Your DM will tell you.

Or he won't, if you're not supposed to know.

Or maybe you can use your character's planar knowledge to determine whether you're in the land of the dead or the land of the fey.

If a forest of black thorns is enough to confuse you, then traits like rivers of fire and barren, desolate rock wastes and such must have really made all of the evil realms hard to distinguish from eachother.
 

I really like all of this, mostly because the Feywild and Shadowfell sound way too much like my own homebrew. Two planes which overlap with the physical world, a Spirit World and a Shadow World, filled with spirits and undead respectively. The Oriental Adventures Spirit World mixed with the shadow plane, the classic mystic land of the Fey, and a bit of Legend of Zelda Sacred/Dark Realm. I like it a lot, and love all the possibilities in it that can't be found in the Great Wheel setup.

Imagine wandering into some small hamlet, built on the ruins of some ancient city, and the wandering into the Shadowfell, and finding that ancient city still stands there, filled with whole generations of its now dead citizens, and ruled by a council of its undead kings...

Or you can retread the waters from old celtic myth, and accidentally wander into the realm of a otherworldly faerie king because you fail to follow a common superstition.

Also, I like the Elemental Tempest and Astral Sea. Far more flexible and interesting than Inner and Outer Planes. I am also glad they are minimzing the term "plane".
 

I have to say, I don't understand the attachment people have to the Great Wheel.

It's okay, but I can't say it ever did anything for me.

I do think it's telling that neither of the supported settings at this time use the Great Wheel in their cosmology.

And if they're changing how important alignment is and how it works, the Great Wheel suddenly becomes even less useful, because, at heart, all it is is alignment.

§ DATA:
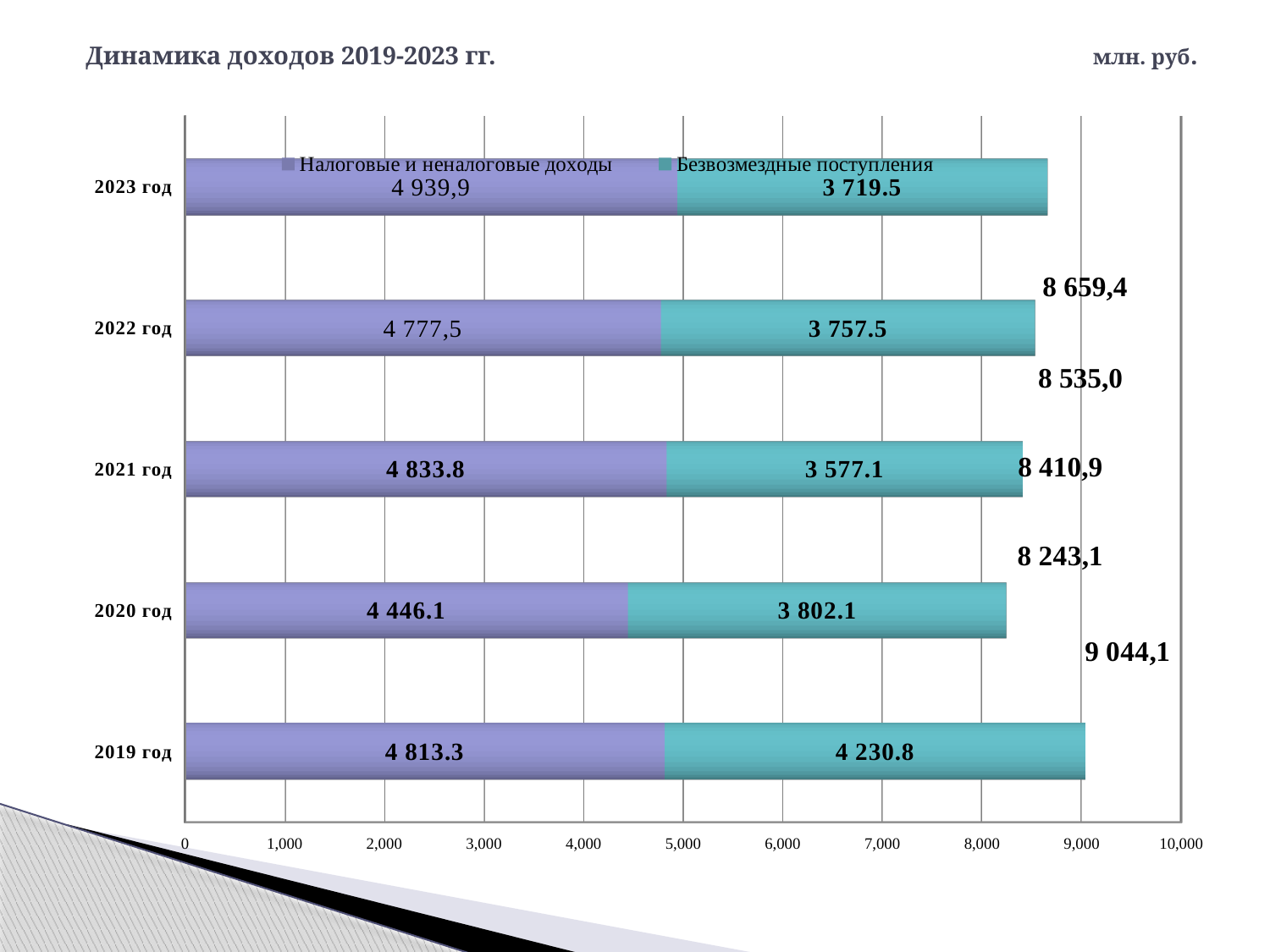
How many series does the legend list? 2 Which year has the lowest value for Налоговые и неналоговые доходы? 2020 год Which year has the highest value for Налоговые и неналоговые доходы? 2023 год What is the value of Безвозмездные поступления for 2022 год? 3 757.5 How many years are shown on the chart? 5 What kind of chart is shown on the slide? bar chart What is the value of Налоговые и неналоговые доходы for 2021 год? 4 833.8 Which year has the highest value for Безвозмездные поступления? 2019 год What is the difference between Налоговые и неналоговые доходы in 2019 год and in 2020 год? 367.2 Which is larger: Безвозмездные поступления in 2020 год or in 2022 год? 2020 год What is the value of Безвозмездные поступления for 2019 год? 4 230.8 Which year has the lowest value for Безвозмездные поступления? 2021 год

§ EXERCISE GOAL:
Write out the text about the Feywild and Shadowfell again from "Imagine wandering into" up to and including "in their cosmology.", and switch each "Great Wheel" to "Grand Orrery".

§ REPLY:
Imagine wandering into some small hamlet, built on the ruins of some ancient city, and the wandering into the Shadowfell, and finding that ancient city still stands there, filled with whole generations of its now dead citizens, and ruled by a council of its undead kings...

Or you can retread the waters from old celtic myth, and accidentally wander into the realm of a otherworldly faerie king because you fail to follow a common superstition.

Also, I like the Elemental Tempest and Astral Sea. Far more flexible and interesting than Inner and Outer Planes. I am also glad they are minimzing the term "plane".
 

I have to say, I don't understand the attachment people have to the Grand Orrery.

It's okay, but I can't say it ever did anything for me.

I do think it's telling that neither of the supported settings at this time use the Grand Orrery in their cosmology.